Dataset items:

◇ ◇ ◇

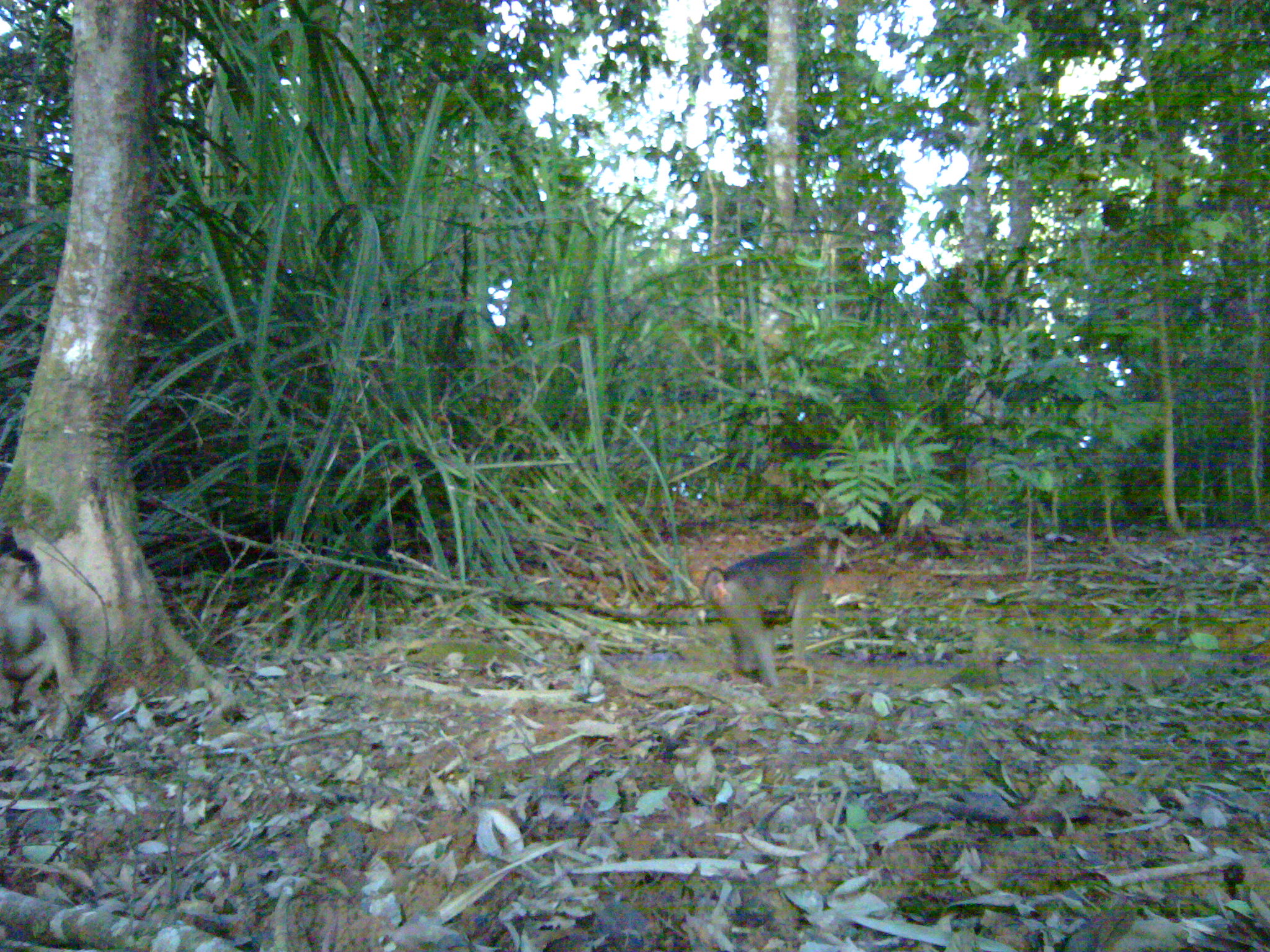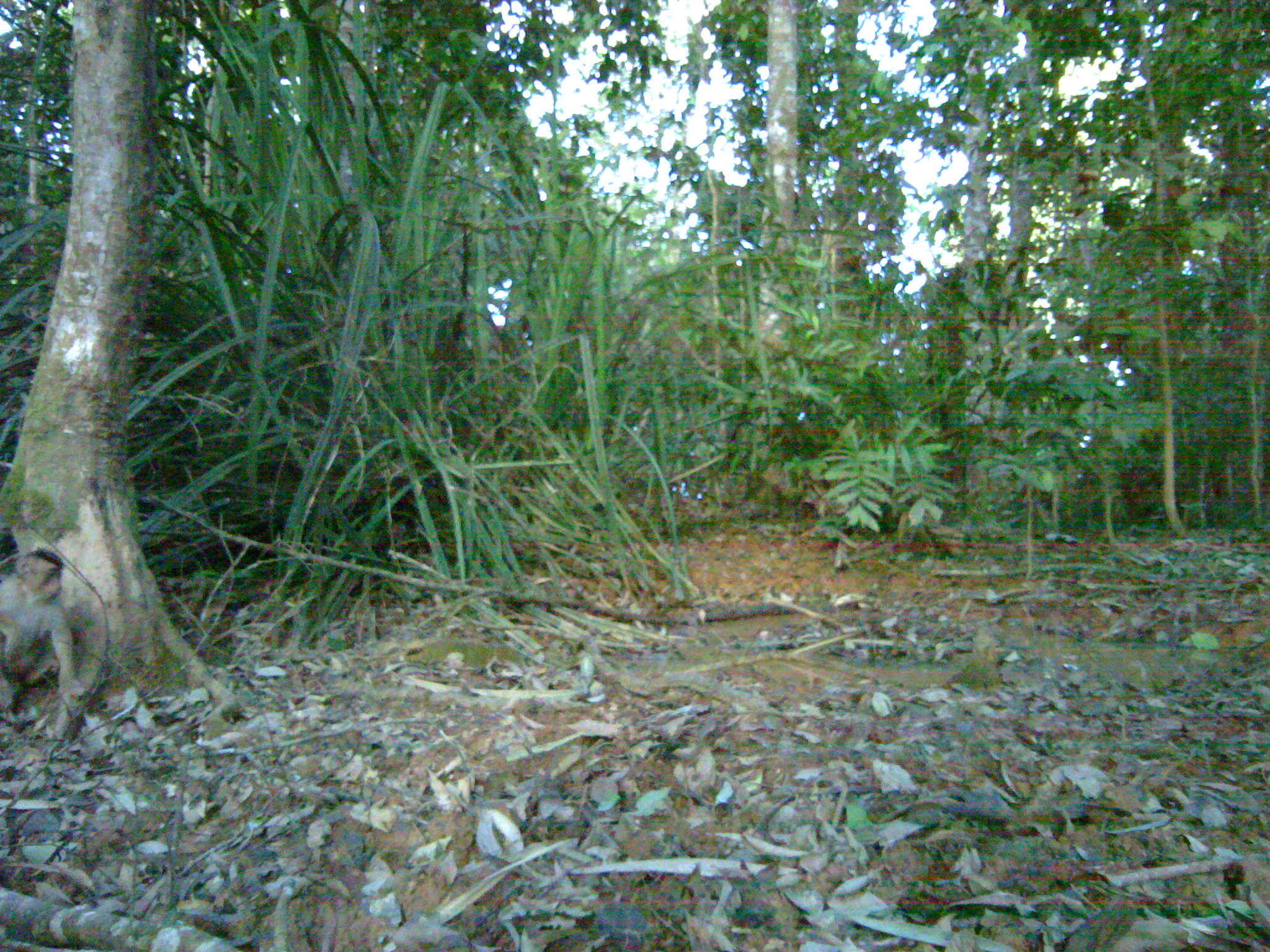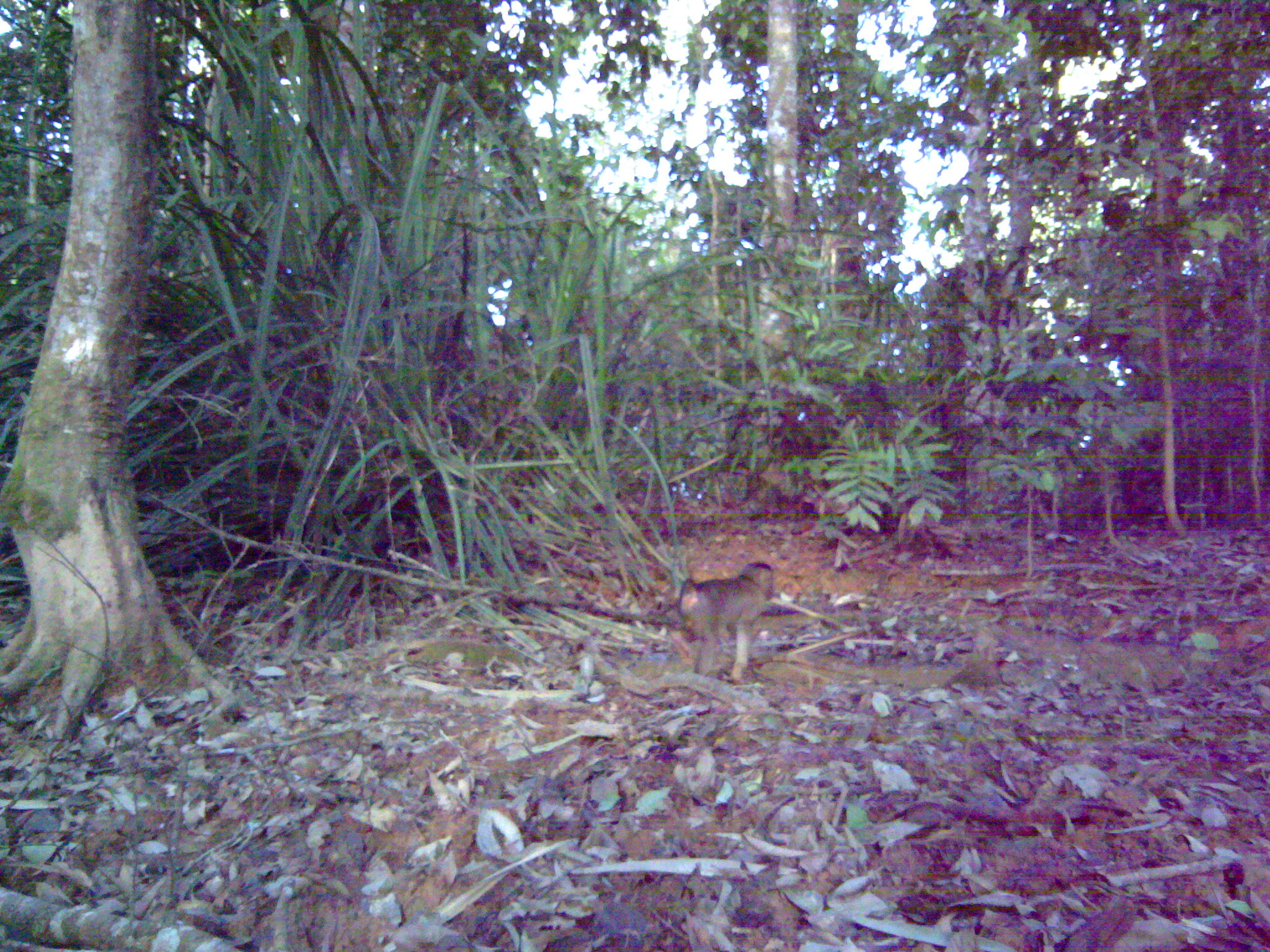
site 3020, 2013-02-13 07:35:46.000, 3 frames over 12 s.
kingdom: Animalia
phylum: Chordata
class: Mammalia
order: Primates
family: Cercopithecidae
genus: Macaca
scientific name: Macaca nemestrina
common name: southern pig-tailed macaque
Macaca nemestrina (southern pig-tailed macaque), count 2.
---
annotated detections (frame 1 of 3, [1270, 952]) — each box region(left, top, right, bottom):
macaca nemestrina: region(703, 535, 848, 683); region(0, 543, 82, 721)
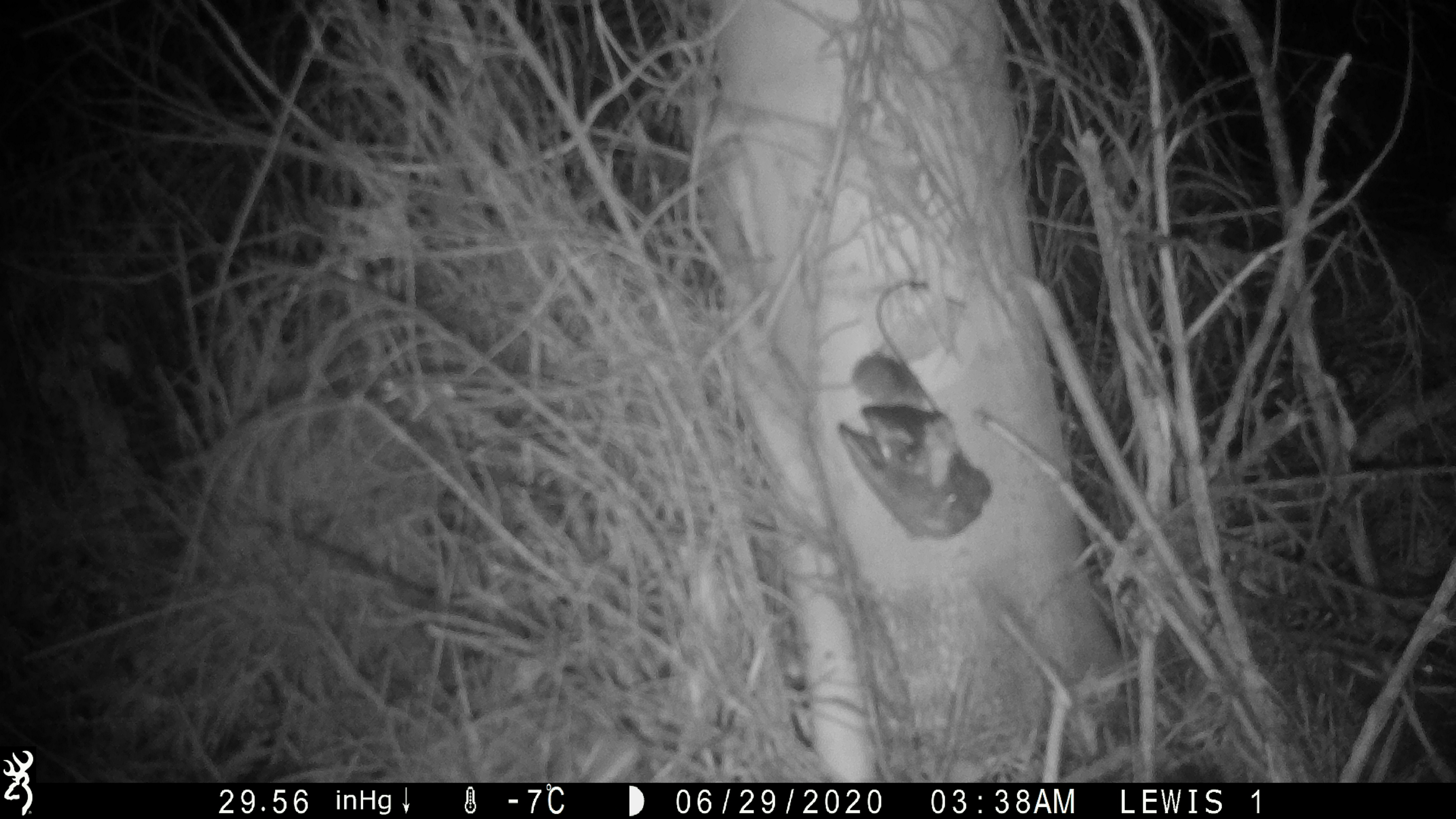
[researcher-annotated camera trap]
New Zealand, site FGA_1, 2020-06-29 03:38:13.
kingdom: Animalia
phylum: Chordata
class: Mammalia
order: Rodentia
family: Muridae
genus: Mus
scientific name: Mus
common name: mouse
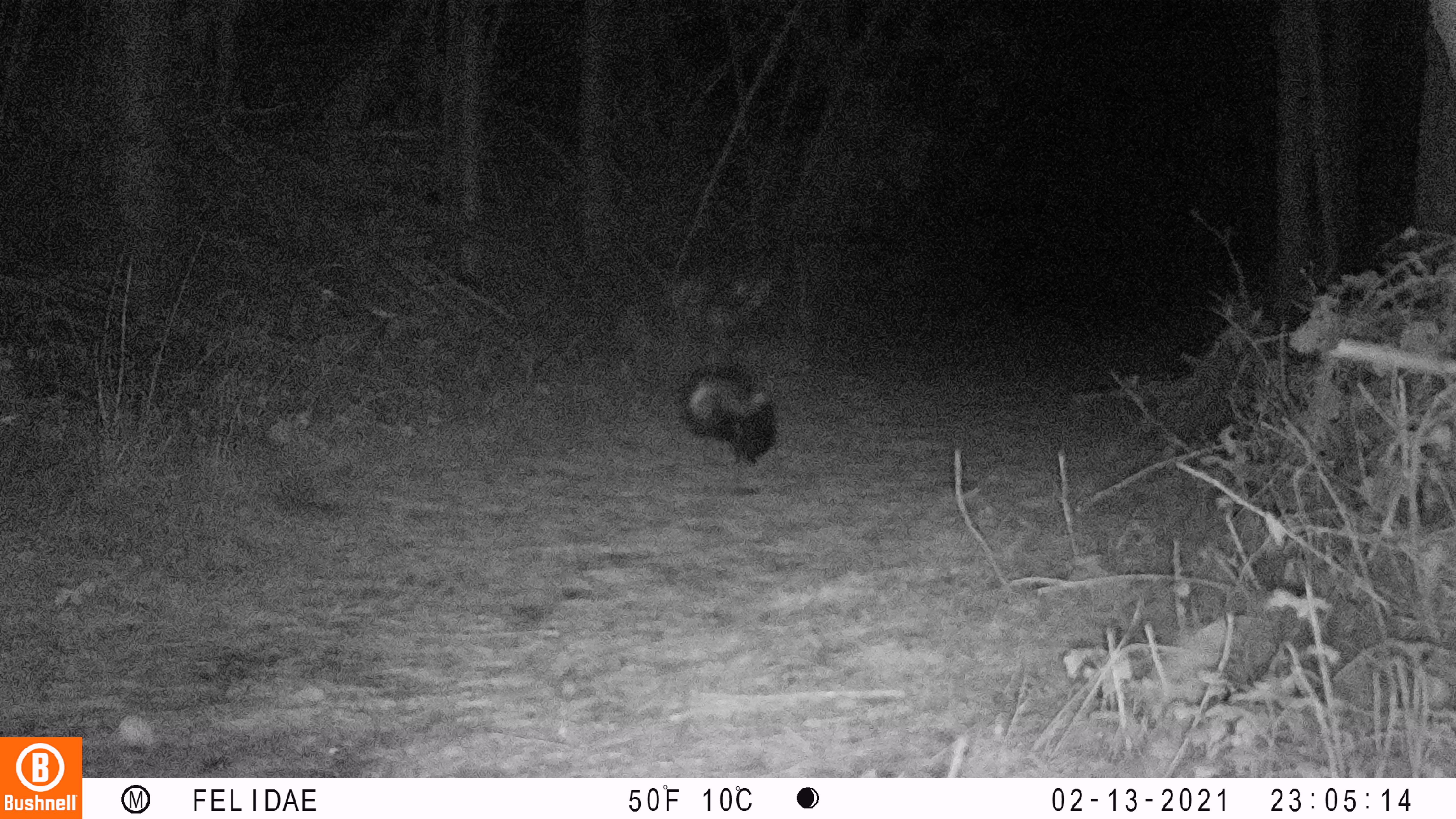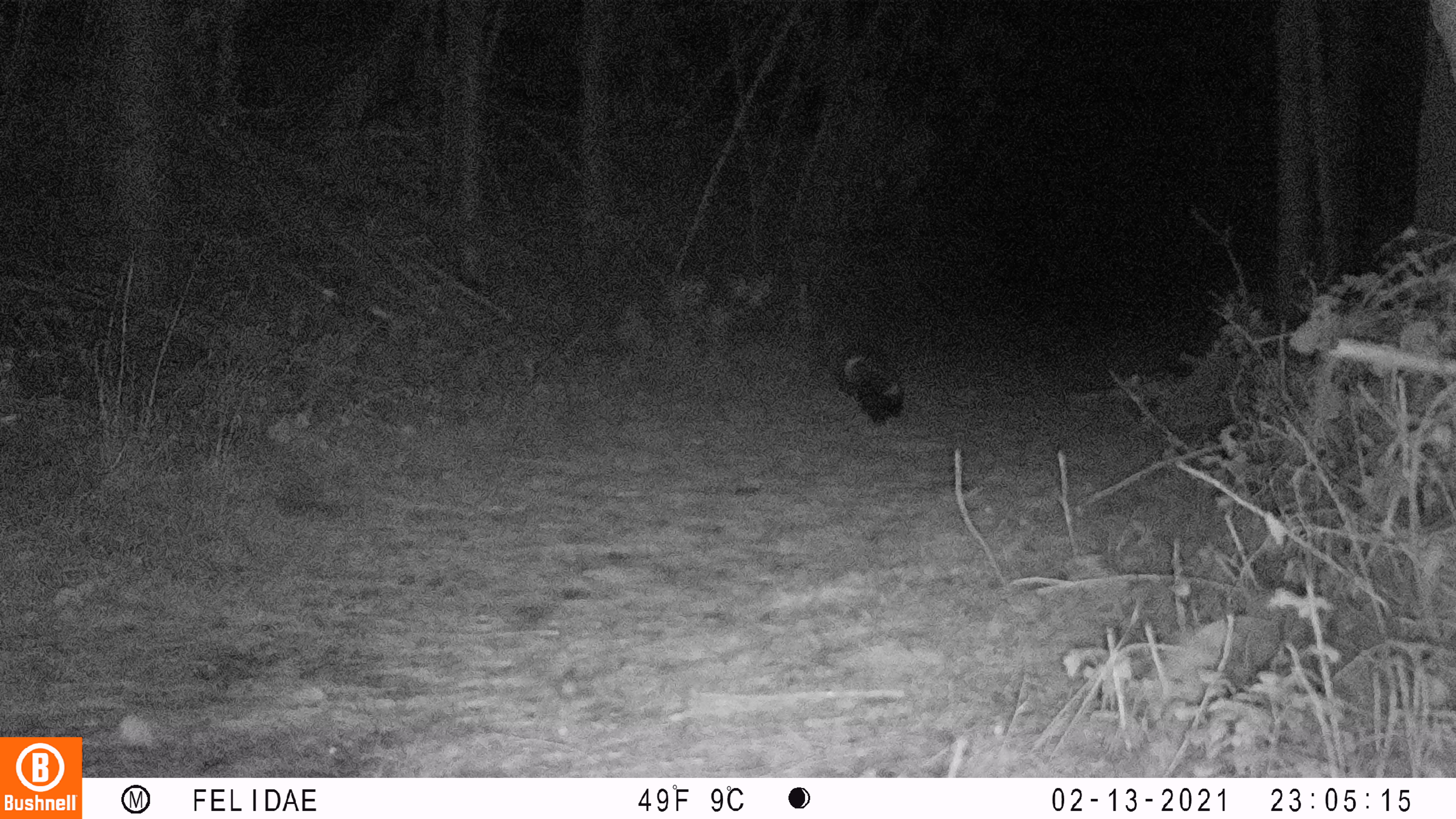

◇ ◇ ◇

**EXERCISE DESCRIPTION:**
Quote the preceding records in their entirety, excluding every picture.

**SOLUTION TO THE PROBLEM:**
site 3020, 2013-02-13 07:35:46.000, 3 frames over 12 s.
kingdom: Animalia
phylum: Chordata
class: Mammalia
order: Primates
family: Cercopithecidae
genus: Macaca
scientific name: Macaca nemestrina
common name: southern pig-tailed macaque
Macaca nemestrina (southern pig-tailed macaque), count 2.
---
annotated detections (frame 1 of 3, [1270, 952]) — each box region(left, top, right, bottom):
macaca nemestrina: region(703, 535, 848, 683); region(0, 543, 82, 721)
[researcher-annotated camera trap]
New Zealand, site FGA_1, 2020-06-29 03:38:13.
kingdom: Animalia
phylum: Chordata
class: Mammalia
order: Rodentia
family: Muridae
genus: Mus
scientific name: Mus
common name: mouse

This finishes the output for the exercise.